Abstract
MicroRNA-193b (miRNA-193b) is often differentially expressed and is an important regulator of gene expression in colon cancer. The aim of the present study was to determine whether miRNA-193b affects cell growth in colon cancer and to investigate the potential underlying mechanisms. Patients with colorectal cancer (CRC; n=20) and healthy volunteers (n=10) were enrolled from the Department of Gastrointestinal Surgery Center, First Affiliated Hospital of Sun Yat-Sen University (Guangzhou, China). Western blot analysis was used to evaluate the protein expression of SMAD3 and transforming growth factor-β (TGF-β) in the patient samples. It was determined that miRNA-193b expression was markedly elevated in the CRC tissue samples. Furthermore, silencing of miRNA-193bin SW620 CRC cells by specific inhibitors significantly reduced the cell proliferation and induced apoptosis. In addition, the downregulation of miRNA-193b significantly activated the protein expression of SMAD3 and TGF-β, and promoted caspase-3 activity in SW620 cells. The results of the present study suggested that the deregulation of miRNA-193b may affect cell growth in colon cancer via the TGF-β and SMAD3 signaling pathways.
Keywords: microRNA-193b, colon cancer, transforming growth factor-β, SMAD3
Introduction
Colorectal cancer (CRC) is a malignant type of cancer with an increasing morbidity (1). Recent data from the International Agency for Research on Cancer indicated that the number of novel cases of lung cancer in 2012 reached 14.1 million (2). With the improvement of living standards, and changes in lifestyle and the environment, the morbidity of colon cancer is increasing annually (3). Colon cancer has emerged as a serious public health problem, which threatens the health and lives of patients and is a social burden (4). Therefore, further studies on the etiology and pathogenesis of colon cancer are essential (5).
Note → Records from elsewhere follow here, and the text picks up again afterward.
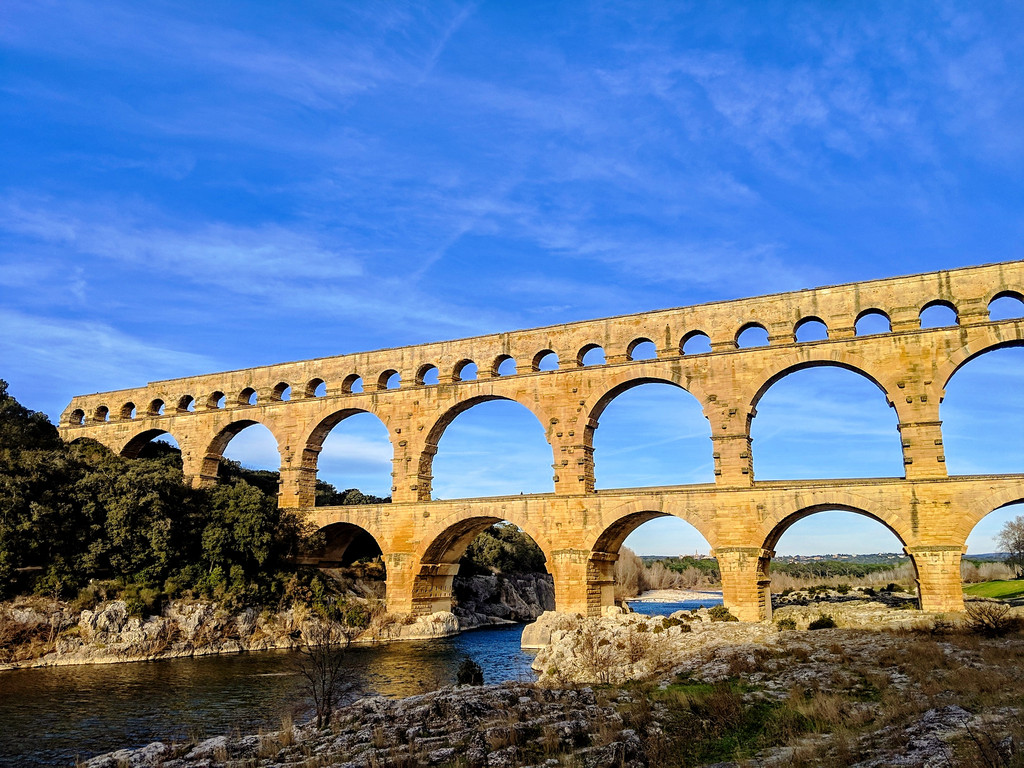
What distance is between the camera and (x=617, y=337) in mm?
33875

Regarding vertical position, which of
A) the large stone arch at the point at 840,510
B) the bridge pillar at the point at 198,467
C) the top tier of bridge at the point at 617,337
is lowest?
the large stone arch at the point at 840,510

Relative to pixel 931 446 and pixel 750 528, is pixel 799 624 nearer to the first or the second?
pixel 750 528

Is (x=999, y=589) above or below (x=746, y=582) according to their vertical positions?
below

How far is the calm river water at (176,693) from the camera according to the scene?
16.8 m

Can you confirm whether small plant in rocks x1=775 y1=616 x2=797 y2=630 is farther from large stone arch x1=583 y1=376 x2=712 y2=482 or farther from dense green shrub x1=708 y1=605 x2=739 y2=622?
large stone arch x1=583 y1=376 x2=712 y2=482

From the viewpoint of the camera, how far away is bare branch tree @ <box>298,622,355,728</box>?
1480cm

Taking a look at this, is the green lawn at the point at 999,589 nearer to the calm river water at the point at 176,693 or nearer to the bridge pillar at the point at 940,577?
the bridge pillar at the point at 940,577

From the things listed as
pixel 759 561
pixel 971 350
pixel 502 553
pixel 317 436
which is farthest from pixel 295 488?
pixel 971 350

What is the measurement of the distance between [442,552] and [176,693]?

MicroRNA (miRNA; miR) is an endogenous, non-coding, single-stranded small RNA, which is typically composed of 21–25 nucleotides (6). Numerous studies have suggested that miRNA may participate in certain pathophysiological procedures, including cell differentiation, proliferation, apoptosis, multi-drug resistance, fat metabolism, oncogenesis and metastasis (7). Mutation and loss of expression of miRNAs have been closely associated with various types of tumors (8). In breast cancer, colon cancer and glioma, miRNA-21 was able to promote the occurrence and progression of tumors by stimulating cellular invasion and metastasis (8). Similarly, miRNA-10b was shown to promote the invasion and metastasis of breast cancer cells (9). The let-7 miRNA was reported to exert its carcinostatic effect by inhibiting cell adhesion, metastasis and invasion (10). A recently identified miRNA, miRNA-193b, also has an essential role in various types of tumors (11).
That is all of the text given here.